Everybody gets an award these days!

Most of us have seen the email floating around for the “Stella Awards,” named for Stella Leibeck, the 79 year old woman who had third degree skin burns and skin grafts in her crotch who had the gall to ask McDonalds to help her with her medical bills.  Though these awards are meant to highlight “frivolous” cases, many are actually fictitious or trumped up.

You really are a winner.

Now come the Hazelwood Awards, so named for Capt.. Hazelwood of Exxon Valdez fame.  These awards highlight corporate greed and malfeasance.  This year’s winner is the hospital in Florida that performed unnecessary surgeries in order to bill for them.

What does this mean to you:

Corporations and insurance companies often put profits before people, notwithstanding what their slick commercials and handsome spokesmen would have us believe.

It can wait

 

As noted earlier this year, April is Distracted Driving Awareness month.  Since then, though, the number of deaths from texting while driving just in Ohio – not to mention nationwide – continues to rise.

At least she’s got one hand on the wheel…

There is a new resource available at EndDD.org.  It shares the real-world story of Casey Feldman who was struck and killed by a texting driver as she crossed the street.  EndDD.org also has a checklist of pledges, which can be especially helpful for teenage drivers.

What does this mean to you:

Ohio’s texting while driving ban went into effect at the beginning of September.  Not only is it now against the law, its just dangerous.  Put down the cell phone while driving.  Nothing is that important.  It can wait.

 

Think inside the (jury) box

 

While not all jury deliberations are watched by hordes of people in underground bunkers with wiretapping equipment and video monitors like those in movie The Runaway Jury, they are serious nonetheless – and meant to be secret.  But in the age of Facebook, Twitter, and other social networking sites, jurors posts or internet research about a case can have dire consequences.

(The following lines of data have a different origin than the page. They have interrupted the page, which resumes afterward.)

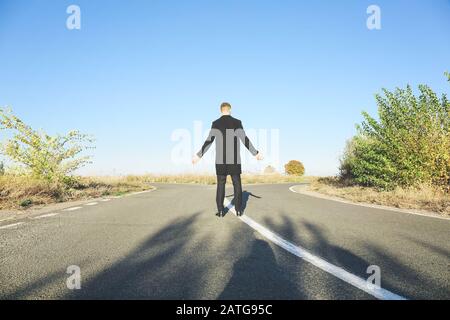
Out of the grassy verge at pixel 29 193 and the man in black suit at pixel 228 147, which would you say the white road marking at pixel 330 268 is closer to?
the man in black suit at pixel 228 147

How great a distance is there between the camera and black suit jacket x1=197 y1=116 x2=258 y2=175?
288 inches

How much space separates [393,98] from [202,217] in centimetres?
939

I cannot believe it. An iPhone 4?!?

Judges around the country are concerned.  In one case, a juror’s Tweets may have even let a murder off of death row.  Some states have outlawed the practice.  There are proposals online for jury instructions to help steer jurors in the right direction.

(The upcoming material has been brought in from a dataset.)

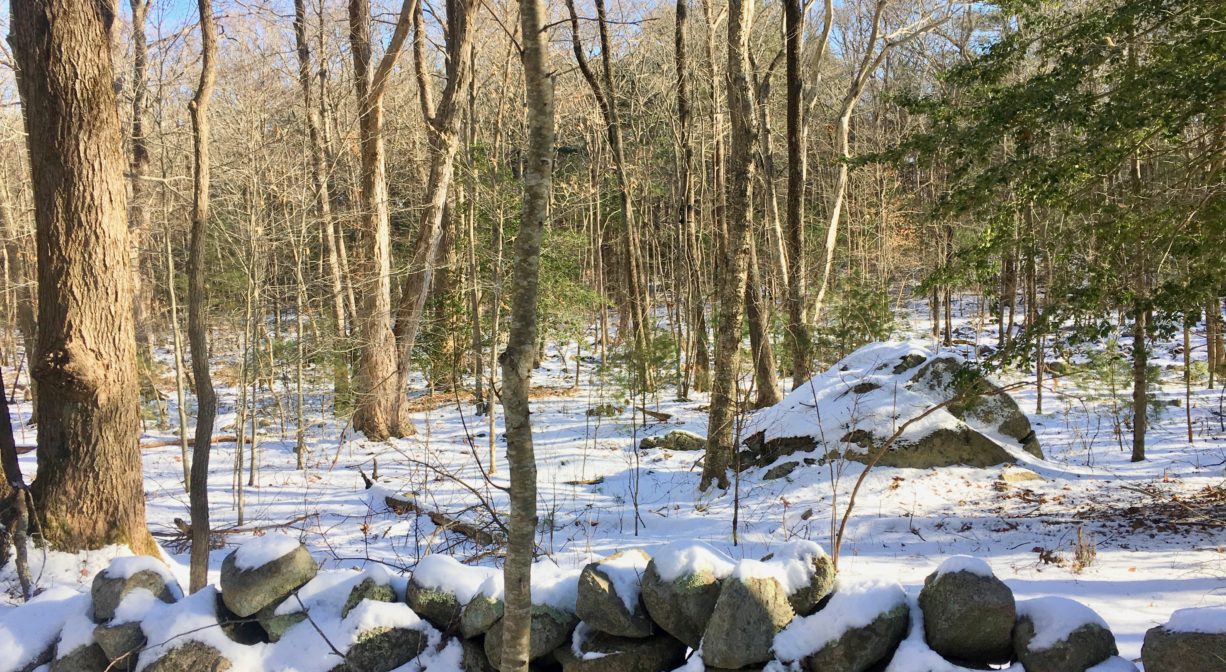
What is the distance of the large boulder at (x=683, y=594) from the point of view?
3.30 metres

What does this mean to you:

Our civil justice system depends on fair and impartial jurors deciding cases based on the facts presented.  Trial lawyers should keep abreast of these constantly evolving technologies to best represent their clients.

 

That is NOT normal

I am not sure if this video is a critique of engineering standards, politicians, or just Australians.  Nonetheless, it seems to illustrate the often odd, and sometimes belligerent, lengths some will go to in order to deflect personal responsibility away from themselves.

The front fell off.

What does this mean to you:

As wacky as this video seems, corporate decision-makers and insurance adjusters often don’t like to admit reality when there is money at stake.  That’s why a lawyer’s ability to take depositions of these folks in litigation and put them under oath is a powerful tool.

Add one more to the list

When we think of things that are dangerous to children, generally things like strollers or cribs come to mind.  But products designed for adults pose a dangers to little ones as well.  I stumbled on this tragic story about unstable furniture, like dressers, cabinets, and chests, that can tip over and pin children down, often with disastrous consequences.

Child climbing a dresser

What does this mean to you:

As parents, we can’t assume that only “kids products” pose dangers to kids.  To anticipate what children might get into, we have to to think like they would and approach common situations as they would.  Come to think of it, that might not be a bad way to approach life anyway for purposes of our health, business success, and mental acuity.

On guard!

Human beings make mistakes.  If we didn’t, there would never be a need for any kind of safety device – from a seat belt in a car, to blade brake on a saw, to a guard on a piece of industrial machinery.  Engineers and product designers know this fundamental truth and are supposed to take it into account when designing things.  If they don’t, that’s on them.

That would ruin your day.

It hasn’t been released yet what happened this month to the woman in Barberton, Ohio who’s hair became snared in a machine that cuts off metal pipe.  Amazingly, she survived, but only after her scalp was ripped from her head.  Was the machine properly guarded?  Did it use electronic eyes (like on your garage door) that detect a person moving or hinge-actuated interlock switches  – either of which can automatically shut off the machine’s moving parts.  That way, if the machine fails, it fails to a safe state, i.e., it fails safe by design.  Or, were there guards on the machine that, at some point, were taken off?

What does this mean to you:

While manufacturers of dangerous products can be responsible for injuries caused by those products, generally your employer is not.  However, if the employer removes a safety guard, that employer may still be responsible for injuries caused on the job.